Rewrite the lines from the one containing "As the photo" through the end, keeping every request, and shift every number in the answers (coordinates and distances alike) up by 142.

START Supplied entries

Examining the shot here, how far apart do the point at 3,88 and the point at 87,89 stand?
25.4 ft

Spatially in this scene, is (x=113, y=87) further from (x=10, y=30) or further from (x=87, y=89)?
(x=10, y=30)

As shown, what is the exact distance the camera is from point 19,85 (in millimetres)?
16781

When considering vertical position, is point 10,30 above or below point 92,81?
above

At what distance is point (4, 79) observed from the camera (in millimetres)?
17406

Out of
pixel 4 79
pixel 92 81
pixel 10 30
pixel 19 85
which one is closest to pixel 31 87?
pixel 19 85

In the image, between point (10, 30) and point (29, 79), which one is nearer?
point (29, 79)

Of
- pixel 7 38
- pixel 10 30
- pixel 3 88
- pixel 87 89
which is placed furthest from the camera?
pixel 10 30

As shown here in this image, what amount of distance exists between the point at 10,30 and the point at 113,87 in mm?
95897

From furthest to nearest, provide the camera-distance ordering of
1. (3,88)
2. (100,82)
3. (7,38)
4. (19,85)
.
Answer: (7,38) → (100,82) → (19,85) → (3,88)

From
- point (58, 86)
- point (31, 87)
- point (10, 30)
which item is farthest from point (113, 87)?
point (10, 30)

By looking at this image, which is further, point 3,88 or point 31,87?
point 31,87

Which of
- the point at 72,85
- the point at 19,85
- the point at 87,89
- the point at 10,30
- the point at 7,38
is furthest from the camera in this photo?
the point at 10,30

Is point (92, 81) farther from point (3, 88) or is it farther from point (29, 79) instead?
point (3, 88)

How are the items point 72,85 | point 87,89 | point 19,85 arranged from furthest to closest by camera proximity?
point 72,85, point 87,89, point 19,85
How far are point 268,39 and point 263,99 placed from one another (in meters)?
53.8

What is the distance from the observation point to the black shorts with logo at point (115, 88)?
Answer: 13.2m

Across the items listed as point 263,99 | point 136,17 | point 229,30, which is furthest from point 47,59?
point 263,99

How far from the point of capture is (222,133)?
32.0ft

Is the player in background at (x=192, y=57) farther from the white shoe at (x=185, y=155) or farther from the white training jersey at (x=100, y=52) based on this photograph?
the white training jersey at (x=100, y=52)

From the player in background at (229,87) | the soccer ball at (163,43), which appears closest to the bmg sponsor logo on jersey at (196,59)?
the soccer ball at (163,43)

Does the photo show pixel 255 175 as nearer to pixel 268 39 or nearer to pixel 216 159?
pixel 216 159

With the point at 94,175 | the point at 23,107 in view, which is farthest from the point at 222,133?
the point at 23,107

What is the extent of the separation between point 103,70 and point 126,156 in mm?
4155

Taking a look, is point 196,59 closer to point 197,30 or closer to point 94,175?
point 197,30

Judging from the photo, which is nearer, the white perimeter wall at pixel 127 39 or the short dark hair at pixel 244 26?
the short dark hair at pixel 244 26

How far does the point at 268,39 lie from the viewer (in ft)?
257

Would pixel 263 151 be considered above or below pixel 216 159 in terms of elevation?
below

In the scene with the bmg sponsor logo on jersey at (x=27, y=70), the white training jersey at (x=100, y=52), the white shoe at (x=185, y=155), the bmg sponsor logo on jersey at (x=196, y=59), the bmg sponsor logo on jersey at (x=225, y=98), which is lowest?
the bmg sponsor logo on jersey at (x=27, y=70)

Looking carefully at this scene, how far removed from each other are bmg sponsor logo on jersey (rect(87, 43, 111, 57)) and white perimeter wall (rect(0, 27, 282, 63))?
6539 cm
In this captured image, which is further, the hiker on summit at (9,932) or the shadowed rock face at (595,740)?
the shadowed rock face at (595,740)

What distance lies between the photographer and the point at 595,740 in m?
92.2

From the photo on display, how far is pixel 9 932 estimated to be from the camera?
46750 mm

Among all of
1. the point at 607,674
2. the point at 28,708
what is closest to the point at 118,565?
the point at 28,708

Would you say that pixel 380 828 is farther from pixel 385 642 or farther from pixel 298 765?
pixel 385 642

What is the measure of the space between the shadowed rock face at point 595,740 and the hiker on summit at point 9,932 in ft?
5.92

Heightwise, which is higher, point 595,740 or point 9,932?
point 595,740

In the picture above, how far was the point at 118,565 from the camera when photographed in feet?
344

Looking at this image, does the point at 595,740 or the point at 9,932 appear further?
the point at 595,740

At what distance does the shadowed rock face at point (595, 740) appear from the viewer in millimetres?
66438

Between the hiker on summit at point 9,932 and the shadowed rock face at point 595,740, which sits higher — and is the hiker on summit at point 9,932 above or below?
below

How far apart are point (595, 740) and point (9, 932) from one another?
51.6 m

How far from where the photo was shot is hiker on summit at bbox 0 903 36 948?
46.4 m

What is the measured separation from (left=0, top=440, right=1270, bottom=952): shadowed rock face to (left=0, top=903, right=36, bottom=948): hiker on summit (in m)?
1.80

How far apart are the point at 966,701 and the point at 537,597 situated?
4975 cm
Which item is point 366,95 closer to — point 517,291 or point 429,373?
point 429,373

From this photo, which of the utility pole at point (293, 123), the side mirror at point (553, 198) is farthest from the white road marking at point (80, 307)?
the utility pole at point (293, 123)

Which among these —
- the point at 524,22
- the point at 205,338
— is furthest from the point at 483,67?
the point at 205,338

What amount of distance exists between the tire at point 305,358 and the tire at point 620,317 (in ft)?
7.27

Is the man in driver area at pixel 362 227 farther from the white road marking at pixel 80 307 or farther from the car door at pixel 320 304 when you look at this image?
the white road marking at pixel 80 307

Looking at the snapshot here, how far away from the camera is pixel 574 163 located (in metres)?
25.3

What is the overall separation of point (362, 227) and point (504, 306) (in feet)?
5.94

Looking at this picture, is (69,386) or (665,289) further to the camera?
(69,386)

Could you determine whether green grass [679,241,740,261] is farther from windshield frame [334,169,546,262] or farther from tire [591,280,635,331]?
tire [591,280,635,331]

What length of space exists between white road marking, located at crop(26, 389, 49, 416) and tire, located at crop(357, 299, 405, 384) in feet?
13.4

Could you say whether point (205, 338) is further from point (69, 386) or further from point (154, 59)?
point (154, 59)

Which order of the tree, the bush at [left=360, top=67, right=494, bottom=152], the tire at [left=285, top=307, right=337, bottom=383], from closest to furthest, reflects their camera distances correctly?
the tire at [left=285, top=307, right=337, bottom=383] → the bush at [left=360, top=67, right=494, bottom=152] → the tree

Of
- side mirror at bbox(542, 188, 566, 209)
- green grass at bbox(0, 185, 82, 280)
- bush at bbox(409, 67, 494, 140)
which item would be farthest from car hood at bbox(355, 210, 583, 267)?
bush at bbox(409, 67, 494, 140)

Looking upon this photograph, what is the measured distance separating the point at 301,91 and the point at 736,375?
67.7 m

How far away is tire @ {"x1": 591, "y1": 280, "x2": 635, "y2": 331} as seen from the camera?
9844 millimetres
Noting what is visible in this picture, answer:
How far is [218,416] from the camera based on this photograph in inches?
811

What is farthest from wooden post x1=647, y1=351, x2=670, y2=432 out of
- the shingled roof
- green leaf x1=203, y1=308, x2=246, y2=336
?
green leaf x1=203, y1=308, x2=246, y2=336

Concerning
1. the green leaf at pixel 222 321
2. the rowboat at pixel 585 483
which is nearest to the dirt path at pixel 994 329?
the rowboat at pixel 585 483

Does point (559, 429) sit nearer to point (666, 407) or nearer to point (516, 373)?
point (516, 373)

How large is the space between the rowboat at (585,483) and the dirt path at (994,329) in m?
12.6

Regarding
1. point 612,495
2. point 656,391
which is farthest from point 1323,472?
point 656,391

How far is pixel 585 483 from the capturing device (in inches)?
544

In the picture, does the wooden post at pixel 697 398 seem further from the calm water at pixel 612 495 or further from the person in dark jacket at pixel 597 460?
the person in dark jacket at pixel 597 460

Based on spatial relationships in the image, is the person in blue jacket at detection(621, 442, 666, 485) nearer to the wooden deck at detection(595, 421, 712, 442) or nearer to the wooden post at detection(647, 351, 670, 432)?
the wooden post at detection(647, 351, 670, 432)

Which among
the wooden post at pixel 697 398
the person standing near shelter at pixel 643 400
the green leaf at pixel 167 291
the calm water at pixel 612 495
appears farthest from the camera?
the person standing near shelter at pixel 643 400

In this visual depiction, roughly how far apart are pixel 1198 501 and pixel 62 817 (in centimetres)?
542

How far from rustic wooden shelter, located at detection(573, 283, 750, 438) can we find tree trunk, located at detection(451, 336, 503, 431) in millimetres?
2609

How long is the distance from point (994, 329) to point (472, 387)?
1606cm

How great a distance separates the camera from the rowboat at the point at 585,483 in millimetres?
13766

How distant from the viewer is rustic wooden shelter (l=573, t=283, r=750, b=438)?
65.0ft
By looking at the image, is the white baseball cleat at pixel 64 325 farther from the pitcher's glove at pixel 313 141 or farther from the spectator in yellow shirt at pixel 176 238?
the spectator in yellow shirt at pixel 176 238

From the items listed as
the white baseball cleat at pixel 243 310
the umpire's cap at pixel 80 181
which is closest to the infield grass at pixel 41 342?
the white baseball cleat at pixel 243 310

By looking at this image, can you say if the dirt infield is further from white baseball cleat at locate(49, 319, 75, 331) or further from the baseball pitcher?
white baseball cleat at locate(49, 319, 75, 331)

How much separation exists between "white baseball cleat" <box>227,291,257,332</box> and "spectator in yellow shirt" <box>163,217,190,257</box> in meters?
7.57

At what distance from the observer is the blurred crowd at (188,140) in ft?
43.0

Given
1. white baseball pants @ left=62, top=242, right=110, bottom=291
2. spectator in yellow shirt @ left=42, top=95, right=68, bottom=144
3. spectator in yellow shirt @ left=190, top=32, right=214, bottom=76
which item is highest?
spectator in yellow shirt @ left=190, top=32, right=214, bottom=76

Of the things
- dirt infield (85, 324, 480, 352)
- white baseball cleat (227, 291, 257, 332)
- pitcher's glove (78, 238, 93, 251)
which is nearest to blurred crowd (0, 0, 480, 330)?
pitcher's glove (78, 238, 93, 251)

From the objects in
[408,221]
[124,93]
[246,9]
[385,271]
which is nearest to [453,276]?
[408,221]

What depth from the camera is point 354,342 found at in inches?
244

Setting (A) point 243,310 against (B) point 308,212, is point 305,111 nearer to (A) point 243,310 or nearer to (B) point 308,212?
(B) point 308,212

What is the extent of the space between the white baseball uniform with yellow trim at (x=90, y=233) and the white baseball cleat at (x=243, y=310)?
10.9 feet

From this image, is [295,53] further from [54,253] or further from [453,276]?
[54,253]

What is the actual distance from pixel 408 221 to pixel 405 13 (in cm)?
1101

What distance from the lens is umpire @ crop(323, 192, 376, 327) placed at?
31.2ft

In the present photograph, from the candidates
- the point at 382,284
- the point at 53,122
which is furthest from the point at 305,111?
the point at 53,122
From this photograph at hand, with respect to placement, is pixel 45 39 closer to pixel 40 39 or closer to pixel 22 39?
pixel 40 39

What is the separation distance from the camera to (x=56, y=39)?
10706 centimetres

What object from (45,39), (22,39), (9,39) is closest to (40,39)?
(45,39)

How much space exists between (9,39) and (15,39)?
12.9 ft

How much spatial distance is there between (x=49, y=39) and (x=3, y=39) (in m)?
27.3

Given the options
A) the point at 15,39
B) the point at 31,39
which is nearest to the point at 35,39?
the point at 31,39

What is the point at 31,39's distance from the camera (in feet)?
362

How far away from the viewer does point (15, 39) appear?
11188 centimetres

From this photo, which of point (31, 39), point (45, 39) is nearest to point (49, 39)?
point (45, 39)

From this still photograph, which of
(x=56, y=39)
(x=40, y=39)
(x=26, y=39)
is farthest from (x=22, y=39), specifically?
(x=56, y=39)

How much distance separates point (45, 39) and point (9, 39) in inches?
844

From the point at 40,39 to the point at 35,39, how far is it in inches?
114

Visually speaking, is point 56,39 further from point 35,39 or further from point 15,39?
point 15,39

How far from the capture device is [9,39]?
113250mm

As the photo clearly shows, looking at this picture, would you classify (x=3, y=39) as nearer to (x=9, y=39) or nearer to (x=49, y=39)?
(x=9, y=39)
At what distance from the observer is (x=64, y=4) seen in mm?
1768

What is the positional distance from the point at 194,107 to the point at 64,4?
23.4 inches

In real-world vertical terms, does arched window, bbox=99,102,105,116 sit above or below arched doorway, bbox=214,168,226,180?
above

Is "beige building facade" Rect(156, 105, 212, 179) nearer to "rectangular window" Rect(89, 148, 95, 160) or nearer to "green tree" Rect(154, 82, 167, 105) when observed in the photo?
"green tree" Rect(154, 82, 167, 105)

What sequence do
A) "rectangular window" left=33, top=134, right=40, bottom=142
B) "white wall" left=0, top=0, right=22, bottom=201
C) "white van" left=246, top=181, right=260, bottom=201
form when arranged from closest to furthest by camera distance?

END Supplied entries

Written response:
As the photo clearly shows, looking at this picture, would you classify (x=3, y=39) as nearer to (x=9, y=39) or nearer to (x=49, y=39)?
(x=151, y=181)
At what distance from the observer is (x=64, y=4) seen in mm?
1910

What is the positional distance from the point at 194,107 to the point at 64,4?
165.4 inches

In real-world vertical terms, does arched window, bbox=99,102,105,116 sit above or below arched doorway, bbox=214,168,226,180?
above

Is "beige building facade" Rect(156, 105, 212, 179) nearer to "rectangular window" Rect(89, 148, 95, 160) or nearer to "green tree" Rect(154, 82, 167, 105) when observed in the photo?
"green tree" Rect(296, 224, 309, 247)

What sequence do
A) "rectangular window" left=33, top=134, right=40, bottom=142
B) "white wall" left=0, top=0, right=22, bottom=201
C) "white van" left=246, top=181, right=260, bottom=201
form when arranged from closest to furthest by camera distance?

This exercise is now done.